Both are very important if we want to manage a business successfully.
Let's start with fixed costs. These are expenses that do not change regardless of how much the business sells, such as office rent, regular employee salaries, insurance, or loan interest.
These costs must be paid every month whether the business makes a profit or not.
Why is it important to understand this?
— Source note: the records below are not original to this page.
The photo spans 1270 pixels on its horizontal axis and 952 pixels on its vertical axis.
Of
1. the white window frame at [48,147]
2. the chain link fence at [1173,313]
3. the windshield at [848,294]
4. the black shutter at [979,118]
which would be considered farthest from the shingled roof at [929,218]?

Because if we don't know how much we need to pay in expenses, we won't know how much we need to sell to break even, and we won't know what selling price to set.
On the other hand, variable costs are expenses that increase as we produce or sell more, such as raw materials, direct labor, packaging, shipping, or sales commissions.
If we don't produce any goods, these costs do not occur.
This difference is very important because variable costs are controllable to some extent.
If we find cheaper raw materials or more economical shipping methods, we can reduce these costs.
But fixed costs are more difficult.
We have to pay them regardless of what happens.
Therefore, good financial planning must consider both.
When we combine fixed costs and variable costs, we get the total cost of the business.
From this, we can calculate how much we need to sell to avoid losses, what the selling price should be, and how much profit we can make if sales meet the target.
In business management, understanding which costs are fixed and which are variable helps us make better decisions, whether it's investing in equipment to reduce labor costs or increasing productivity to lower the cost per unit.
In simple summary, if we understand fixed costs, variable costs, and how to manage both, our business will have a higher chance of success.